What you need to do: Please show each line below that contains the word "shoulder", copied in full.

Entries supplied:
[start]

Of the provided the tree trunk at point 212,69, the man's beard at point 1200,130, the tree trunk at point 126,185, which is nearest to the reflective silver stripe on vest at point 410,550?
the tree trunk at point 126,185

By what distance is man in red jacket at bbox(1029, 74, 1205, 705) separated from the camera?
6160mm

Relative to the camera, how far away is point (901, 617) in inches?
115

[end]
[start]

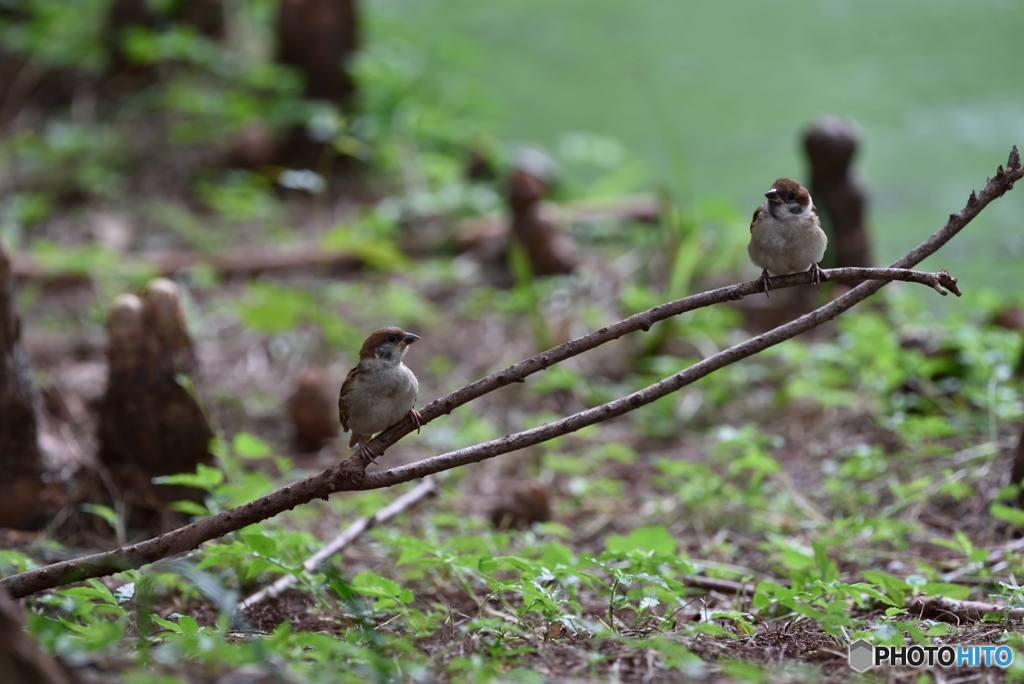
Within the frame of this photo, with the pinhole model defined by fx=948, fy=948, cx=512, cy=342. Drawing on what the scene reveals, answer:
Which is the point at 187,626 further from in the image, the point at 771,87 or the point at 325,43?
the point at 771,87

[end]
[start]

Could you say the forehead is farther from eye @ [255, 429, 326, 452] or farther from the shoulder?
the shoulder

[end]

Result below:
Could you say the forehead is farther from eye @ [255, 429, 326, 452] or farther from the shoulder?
the shoulder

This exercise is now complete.